Ah well, I'm reminded by my Catholic calendar that today is the second Sunday of Lent, and just like Tony Abbott, we have to go without sex. Even if it is one of the world's greatest pleasures, though never if done with contraception, unless you think dodging the bullet rhythm method style counts as contraception.

But do we have to go without Akker Dakker? Oh the lord, or the editor of the Sunday Telegraph, have mercy on our pitiful souls. Still, let's end on a cheerful note:

The more we have denied ourselves during the day, the nearer we are each evening to the heart of our Lord.

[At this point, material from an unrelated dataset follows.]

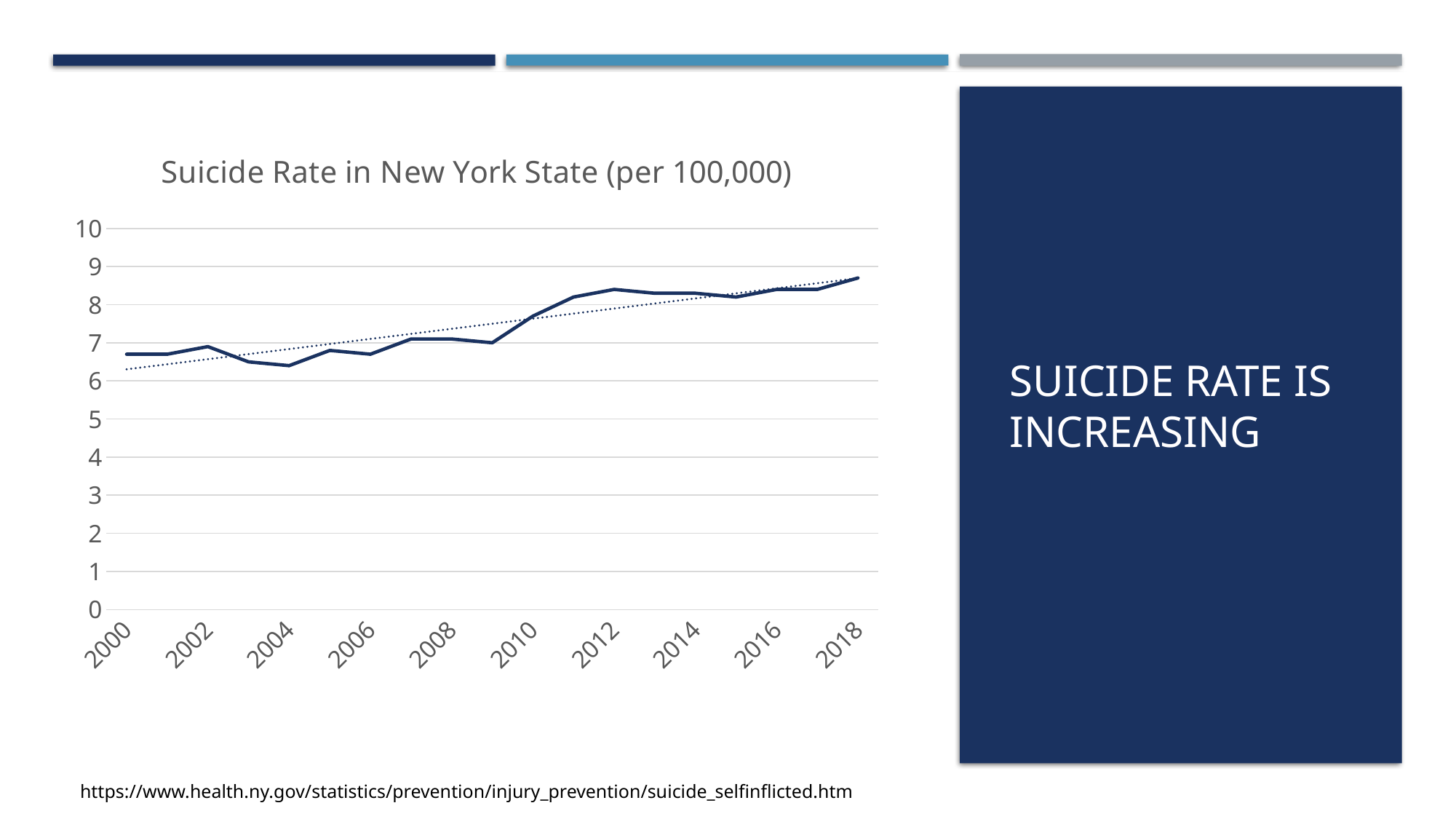
Is the value for 2004 greater or less than 7? less What is the highest value shown on the vertical axis? 10 Is the value for 2012 greater or less than 8? greater Which year has the highest suicide rate in the chart? 2018 Which year has the larger suicide rate, 2004 or 2012? 2012 Which year has the larger suicide rate, 2000 or 2018? 2018 What kind of chart is shown on the slide? line chart Is the value for 2018 greater or less than 8? greater What is the title of the chart? Suicide Rate in New York State (per 100,000) Overall, do the values in the chart rise or fall from 2000 to 2018? rise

-- St. Madeleine Sophie Barat

Amen, and to that we can only add West's apocalyptic vision:

Through the center, winding from left to right, was a long hill street and down it, spilling into the middle foreground, came the mob carrying baseball bats and torches. For the faces of its members, he was using the innumerable sketches he had made of the people who come to California to die; the cultists of all sorts, economic as well as religious, the wave, airplane, funeral and preview watchers--all those poor devils who can only be stirred by the promise of
miracles and then only to violence. A super "Dr. Know-All Pierce-All" had made the necessary promise and they were marching behind his banner in a great united front of screwballs and screw-boxes to purify the land. No longer bored, they sang and danced joyously in the red light of the flames.

And now perhaps it's time for savage women to display savage brutality to a man. Any man! Anywhere! Starve us of Akker Dakker, will they? Put us on a drip feed of hits and memories? Like hell ...

1 comment:

  1. Your taste in literature is exquisite too - Nathaniel West AND archy & mehitabel.

    If only you'd mentioned 'A Cool Million' I'd have been ecstatic.